- **Problem**:
Quote the records that follow in full and exactly; leave out the pictures.
::::::::
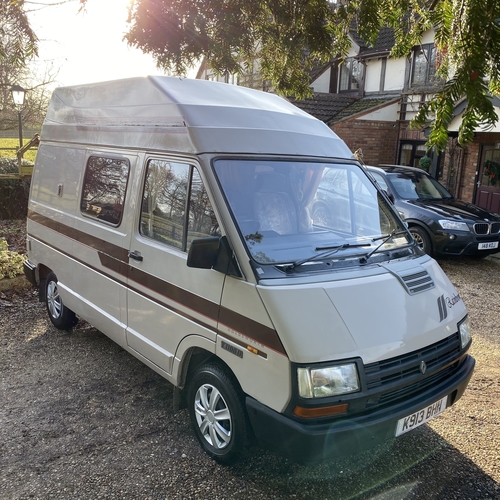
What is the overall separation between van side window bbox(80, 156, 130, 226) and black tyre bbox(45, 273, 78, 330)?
136 centimetres

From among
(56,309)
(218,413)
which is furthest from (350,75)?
(218,413)

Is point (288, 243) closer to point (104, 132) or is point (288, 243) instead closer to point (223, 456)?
point (223, 456)

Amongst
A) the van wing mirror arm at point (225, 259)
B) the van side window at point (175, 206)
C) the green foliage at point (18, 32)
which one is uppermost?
the green foliage at point (18, 32)

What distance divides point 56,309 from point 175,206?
2.99 meters

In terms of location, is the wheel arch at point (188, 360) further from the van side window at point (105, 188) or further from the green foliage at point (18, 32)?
the green foliage at point (18, 32)

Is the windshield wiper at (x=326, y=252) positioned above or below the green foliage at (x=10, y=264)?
above

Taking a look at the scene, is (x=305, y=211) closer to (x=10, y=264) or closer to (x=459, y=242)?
(x=10, y=264)

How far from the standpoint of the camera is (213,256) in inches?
125

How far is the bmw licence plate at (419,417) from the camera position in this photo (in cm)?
306

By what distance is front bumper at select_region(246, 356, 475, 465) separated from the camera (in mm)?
2809

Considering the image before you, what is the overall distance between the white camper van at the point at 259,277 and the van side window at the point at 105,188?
0.02 metres

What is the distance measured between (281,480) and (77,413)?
73.3 inches

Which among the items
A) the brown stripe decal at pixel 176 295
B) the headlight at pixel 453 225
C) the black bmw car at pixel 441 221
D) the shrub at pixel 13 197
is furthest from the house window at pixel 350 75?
the brown stripe decal at pixel 176 295

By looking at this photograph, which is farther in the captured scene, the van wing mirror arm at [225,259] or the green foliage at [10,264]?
the green foliage at [10,264]
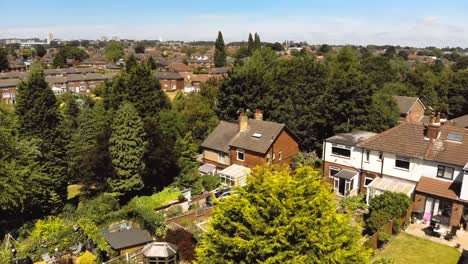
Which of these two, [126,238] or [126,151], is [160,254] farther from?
[126,151]

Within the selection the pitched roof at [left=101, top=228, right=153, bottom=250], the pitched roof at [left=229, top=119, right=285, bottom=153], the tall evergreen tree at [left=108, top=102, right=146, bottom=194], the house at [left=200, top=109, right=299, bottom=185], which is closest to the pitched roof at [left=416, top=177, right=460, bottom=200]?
the house at [left=200, top=109, right=299, bottom=185]

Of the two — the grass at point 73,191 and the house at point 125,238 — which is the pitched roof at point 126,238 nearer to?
the house at point 125,238

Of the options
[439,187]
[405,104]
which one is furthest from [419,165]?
[405,104]

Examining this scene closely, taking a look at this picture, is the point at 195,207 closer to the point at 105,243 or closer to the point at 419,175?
the point at 105,243

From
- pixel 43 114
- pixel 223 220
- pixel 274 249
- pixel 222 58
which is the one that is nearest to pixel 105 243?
pixel 223 220

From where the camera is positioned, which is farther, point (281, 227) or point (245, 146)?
point (245, 146)

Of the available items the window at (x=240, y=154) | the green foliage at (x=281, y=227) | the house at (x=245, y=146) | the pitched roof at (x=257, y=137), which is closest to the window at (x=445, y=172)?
the house at (x=245, y=146)
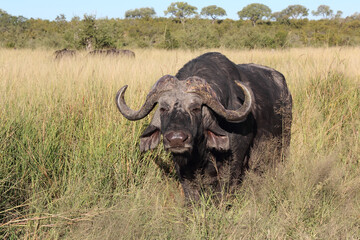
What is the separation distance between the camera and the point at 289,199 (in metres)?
2.76

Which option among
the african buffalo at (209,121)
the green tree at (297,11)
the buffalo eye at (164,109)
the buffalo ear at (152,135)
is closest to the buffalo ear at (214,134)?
the african buffalo at (209,121)

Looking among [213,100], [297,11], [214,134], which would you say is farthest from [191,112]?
[297,11]

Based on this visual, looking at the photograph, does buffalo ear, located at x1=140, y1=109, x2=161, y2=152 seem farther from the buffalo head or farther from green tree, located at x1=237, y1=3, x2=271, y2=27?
green tree, located at x1=237, y1=3, x2=271, y2=27

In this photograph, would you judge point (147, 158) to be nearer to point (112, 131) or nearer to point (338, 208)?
point (112, 131)

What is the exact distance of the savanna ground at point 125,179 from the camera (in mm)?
2492

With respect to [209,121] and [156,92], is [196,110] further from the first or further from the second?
[156,92]

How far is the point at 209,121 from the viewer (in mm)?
3059

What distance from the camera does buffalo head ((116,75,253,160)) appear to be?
107 inches

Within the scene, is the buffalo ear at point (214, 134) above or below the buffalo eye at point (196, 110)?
below

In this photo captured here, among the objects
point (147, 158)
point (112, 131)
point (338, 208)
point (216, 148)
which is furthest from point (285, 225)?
point (112, 131)

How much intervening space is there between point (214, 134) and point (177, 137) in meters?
0.59

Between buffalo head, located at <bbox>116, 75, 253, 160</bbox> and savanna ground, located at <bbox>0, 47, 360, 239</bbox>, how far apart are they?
50 centimetres

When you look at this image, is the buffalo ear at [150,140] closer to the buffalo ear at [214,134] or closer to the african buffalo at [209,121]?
the african buffalo at [209,121]

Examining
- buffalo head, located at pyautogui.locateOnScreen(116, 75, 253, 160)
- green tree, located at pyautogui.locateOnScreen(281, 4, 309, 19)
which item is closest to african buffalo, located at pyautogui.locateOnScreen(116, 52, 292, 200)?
buffalo head, located at pyautogui.locateOnScreen(116, 75, 253, 160)
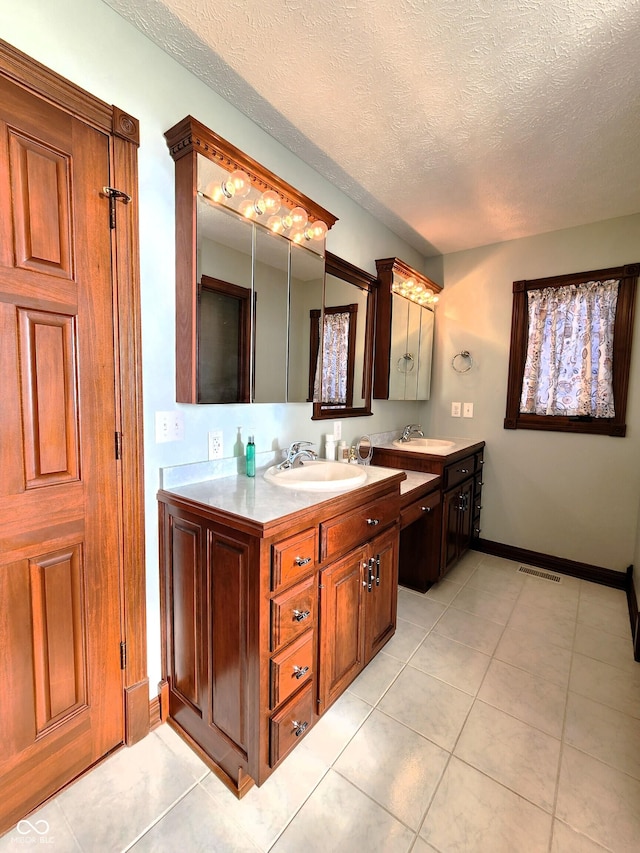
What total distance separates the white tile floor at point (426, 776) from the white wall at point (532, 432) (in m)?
::::::::
- **Solution to the problem**:
What is the overall separation between van side window bbox(80, 156, 130, 226) and black tyre bbox(45, 273, 78, 330)?
136 centimetres

From among
(56,309)
(218,413)
which is furthest from (350,75)?
(218,413)

Is point (288, 243) closer to point (104, 132) or is point (288, 243) instead closer to point (223, 456)?
point (223, 456)

Amongst
A) the van wing mirror arm at point (225, 259)
B) the van side window at point (175, 206)
C) the green foliage at point (18, 32)
which one is uppermost?
the green foliage at point (18, 32)

What distance divides point 56,309 from point 175,206?
2.99 meters

In terms of location, is the wheel arch at point (188, 360) further from the van side window at point (105, 188) or further from the green foliage at point (18, 32)?
the green foliage at point (18, 32)

Is the windshield wiper at (x=326, y=252) positioned above or below the green foliage at (x=10, y=264)?
above

Taking a look at the scene, is (x=305, y=211) closer to (x=10, y=264) or closer to (x=459, y=242)?
(x=10, y=264)

How far from the standpoint of the camera is (213,256) in inches?
125

How far is the bmw licence plate at (419,417) from the camera position in this photo (in cm)?
306

By what distance is front bumper at select_region(246, 356, 475, 465) separated from the camera (in mm)?
2809

Considering the image before you, what is the overall distance between the white camper van at the point at 259,277 and the van side window at the point at 105,188?
0.02 metres

What is the distance measured between (281,480) and (77,413)?
73.3 inches

Which among the items
A) the brown stripe decal at pixel 176 295
B) the headlight at pixel 453 225
C) the black bmw car at pixel 441 221
D) the shrub at pixel 13 197
is furthest from the house window at pixel 350 75?
the brown stripe decal at pixel 176 295

By looking at this photograph, which is farther in the captured scene, the van wing mirror arm at [225,259] or the green foliage at [10,264]?
the green foliage at [10,264]
Which of these two, [126,238] or [126,151], is [160,254] farther from?
[126,151]

Within the selection the pitched roof at [left=101, top=228, right=153, bottom=250], the pitched roof at [left=229, top=119, right=285, bottom=153], the tall evergreen tree at [left=108, top=102, right=146, bottom=194], the house at [left=200, top=109, right=299, bottom=185], which is closest to the pitched roof at [left=416, top=177, right=460, bottom=200]?
the house at [left=200, top=109, right=299, bottom=185]

Of the two — the grass at point 73,191 and the house at point 125,238 — which is the pitched roof at point 126,238 nearer to?
the house at point 125,238

Of the options
[439,187]
[405,104]
which one is furthest from [419,165]?
[405,104]

Examining this scene closely, taking a look at this picture, is the point at 195,207 closer to the point at 105,243 or closer to the point at 419,175?
the point at 105,243

From
- pixel 43 114
- pixel 223 220
- pixel 274 249
- pixel 222 58
which is the one that is nearest to pixel 105 243?
pixel 223 220

From where the camera is positioned, which is farther, point (281, 227) or point (245, 146)?
point (245, 146)

Of the available items the window at (x=240, y=154) | the green foliage at (x=281, y=227) | the house at (x=245, y=146) | the pitched roof at (x=257, y=137), which is closest to the window at (x=445, y=172)?
the house at (x=245, y=146)
What is the separation distance between the camera and the point at 289,199 (in metres)?
2.76

Which option among
the african buffalo at (209,121)
the green tree at (297,11)
the buffalo eye at (164,109)
the buffalo ear at (152,135)
is closest to the buffalo ear at (214,134)?
the african buffalo at (209,121)

Looking among [213,100], [297,11], [214,134], which would you say is farthest from [191,112]?
[297,11]

Based on this visual, looking at the photograph, does buffalo ear, located at x1=140, y1=109, x2=161, y2=152 seem farther from the buffalo head or farther from green tree, located at x1=237, y1=3, x2=271, y2=27?
green tree, located at x1=237, y1=3, x2=271, y2=27

In this photograph, would you judge point (147, 158) to be nearer to point (112, 131) or nearer to point (338, 208)?
point (112, 131)

What is the exact distance of the savanna ground at point 125,179 from the camera (in mm)?
2492

With respect to [209,121] and [156,92], is [196,110] further from the first or further from the second?
[156,92]

How far is the point at 209,121 from the viewer (in mm)?
3059

What distance from the camera does buffalo head ((116,75,253,160)) appear to be?
107 inches

Within the scene, is the buffalo ear at point (214, 134) above or below the buffalo eye at point (196, 110)?
below

In this photo captured here, among the objects
point (147, 158)
point (112, 131)
point (338, 208)
point (216, 148)
which is furthest from point (285, 225)?
point (112, 131)

How much intervening space is there between point (214, 134) and point (177, 137) in meters?
0.59

Between buffalo head, located at <bbox>116, 75, 253, 160</bbox> and savanna ground, located at <bbox>0, 47, 360, 239</bbox>, how far apart are they?
50 centimetres

When you look at this image, is the buffalo ear at [150,140] closer to the buffalo ear at [214,134] or closer to the african buffalo at [209,121]?
the african buffalo at [209,121]

Examining
- buffalo head, located at pyautogui.locateOnScreen(116, 75, 253, 160)
- green tree, located at pyautogui.locateOnScreen(281, 4, 309, 19)
which item is closest to african buffalo, located at pyautogui.locateOnScreen(116, 52, 292, 200)?
buffalo head, located at pyautogui.locateOnScreen(116, 75, 253, 160)
What total distance separates the white tile floor at point (426, 776) from the white wall at point (532, 432) (in m)?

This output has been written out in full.